Why does this matter ?
The BFBF had been used in about 285,000 acres (over 16% of total paddy cultivation) in the country by 2022. As a result, the use of environmentally harmful chemical fertilizers (CF) NPK has been cut down by up to 50% while increasing grain quality, yield, and soil carbon sequestration by up to 20-30%. We have also seen great farmer-friendliness with the BFBF in organic agriculture in our country because only 200 kg/ac of BFBF is sufficient instead of 4000 kg/ac of compost recommended by DOA, SL for farming with GAP. Our studies indicate the importance of microbial community-based biofilms in increasing soil and plant parameters to ensure higher yields and increase the sustainability of rice agroecosystems depleted due to conventional agricultural practices. This biotechnology has improved and diversified applications in sustainable agriculture. The BFBFs are both cost-effective and environment-friendly and render numerous biochemical and physiological benefits to plant growth and improve soil and grain quality. As a contribution to nature, the BFBF restores microbial biodiversity and improves ecosystem functioning.

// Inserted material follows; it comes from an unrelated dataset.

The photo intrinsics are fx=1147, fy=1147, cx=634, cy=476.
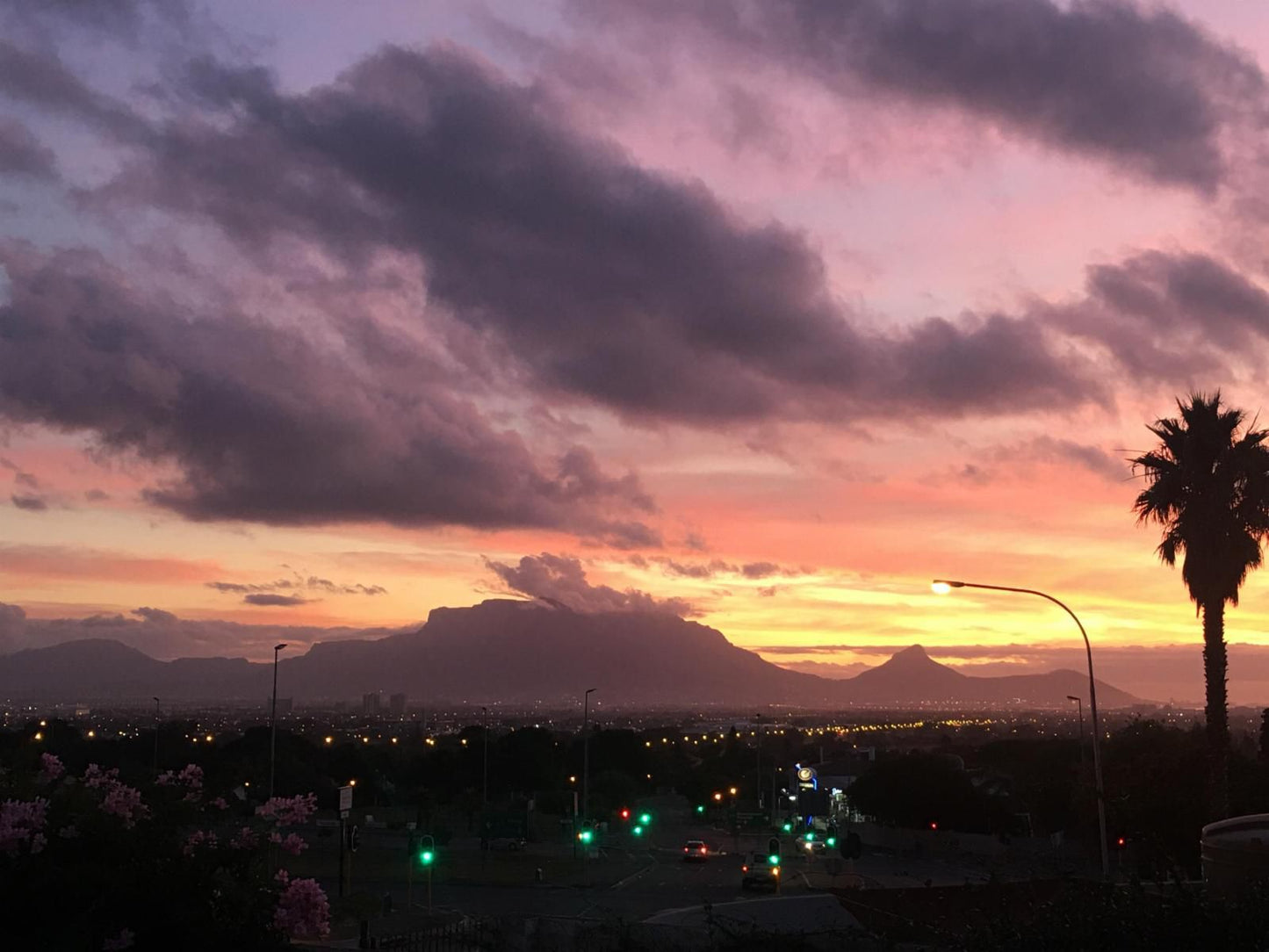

A characteristic feature of DMB is that they can be used in contrasting ecosystems, because it has been reported that, once applied, they increase microbial diversity and abundance, thus leading to improved functioning and sustenance of any managed or natural ecosystem, including the human body. In fact, the BFBF and BFN possibly offer solutions to restore agroecosystems degraded due to tillage and excessive use of chemical inputs, and human body ecosystem degraded due to modern lifestyle and dietary habits including the use of antibiotics and processed foods with low fiber content, respectively. Thus, cross-disciplinary research of agriculture, ecology, and medicine has been conducted by the MBRP to understand the holistic ecosystem approach of using DMB for remediating degraded, contrasting ecosystems. Such studies may indicate the possibility of applying the developed biofilms, thus relating the above three disciplines.